The following article is from “Razan W Zaitouneh“, a website set up as a tribute to Syrian human rights lawyer and activist Razan Zeitouneh and which features her work. It was written on March 3, 2013, nine months before the activists now known as the ‘Douma Four’ – Razan Zaitouneh, Samira al-Khalil, Wael Hamada, and Nazem Hammadi – were kidnapped by masked armed men. It seems very likely that the rebel group ‘Jaysh Al Islam’ is behind the kidnapping. You can read this article by Yassin Haj Saleh, Samira’s husband, arguing why.
As besieged Douma’s near future is very grim, we must not forget the Douma 4 or the tens of thousands of Syrian civilians still forcibly disappeared.
You can read other articles by Razan here.
Ayat the little girl has become a wife and mother while now narrating her own experience with courage and pride. This is how Ayat looked in a documentary broadcast on “BBC Arabic” entitled “Syrian Women”; adapted and directed by the wonderful Syrian journalist Lina Sinjab.
Ayat was a child when she was arrested under the accusation of “radicalism” because she was attending religious courses at the mosque. Inside detention, her grudge matured all the way through prolonged torture that she had to endure with her skinny and pale body inside security branches. After her release, Ayat suffered from continued threats by security members on the one hand and family pressures on the other. Her father was strongly with the Assad regime and at that point, her news was severed in the first two months of the revolution. I thought she might have surrendered to her family’s will or she may have actually become a radical after everything she’s been through. And here she is today showing us that the revolution changed her life and that she participated in its creation. A beautiful and confident young lady who expresses herself clearly and freely, even refusing to obscure her face in the documentary while speaking loudly and vibrantly as I have always known her.
Ayat is one of the many Syrian women whose lives were changed by the movement as much as they have participated in it. The documentary showed numerous examples of Syrian women in this revolution of all ages, levels of experience, social and ideological backgrounds.
From the courageous activist Khawla Dunia to become a paramedic in a field hospital where she has no experience in medicine before. From a journalist who documents the revolution via pictures everyday with its atrocities as well as the few moments of love and joy like that lady who crosses checkpoints and heads to the eastern suburbs to attend a demonstration and chant for freedom.

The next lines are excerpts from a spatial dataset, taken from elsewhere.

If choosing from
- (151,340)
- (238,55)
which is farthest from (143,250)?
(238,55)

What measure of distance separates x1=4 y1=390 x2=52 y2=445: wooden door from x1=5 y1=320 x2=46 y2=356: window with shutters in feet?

In the majority of the demonstrations that took place in the conservative eastern suburbs of Damascus, the women and young ladies were covering their faces with veils. Some of them abiding by religious or social traditions whereas the others covered their faces for security purposes. Behind those veils, their voices were chanting for freedom and young children were jumping on their mothers shoulders. More often, there were pictures of martyred sons, brothers or husbands and each of those voices has a story of courage and hope that deserves to be told.
Moreover, some young women were not reluctant to perform missions that seemed sort of “suicidal”. Ayat talked about hiding pieces of weaponry in her own house for the members of the Free Syrian Army and aiding in smuggling a weapon once under her clothes across a checkpoint despite being pregnant with her first child!
Many other young women followed her lead but were not as lucky as Ayat; they got arrested at the checkpoints and have been missing in the darkness of the security dungeons ever since. Other women became active with the FSA as journalists and paramedics and I wasn’t surprised that it what was announced at the end of the documentary that Ayat herself joined the FSA! That tremendous energy she had when she was nine transformed into relentless rage after those nine months she had spent in detention.
I hate weapons… and I do not wish they become part of the lives of thousands Syrian men and youth but at the same time we cannot deny their bravery as both the amazing and scary thing that it is.
The rest of the women and young ladies maintained that thin line between the peaceful movement and the armed one. That young journalist who told us about a member of FSA who offered his rifle in exchange for her camera. That trade was never meant to take place but it expressed his willingness to live normally a few moments before his death.
After watching that documentary several times, I wondered if that journalist in SANA news channel, who described her self on papers as a “pro-Assad fanatic”, had the chance to watch Ayat, Khawla, Mariah and Maya.. I wonder how she felt and what she thought about?
Personally, I felt mostly hopeful and how desperately we need it at the present time! Aren’t Syrian women the most beautiful in the world?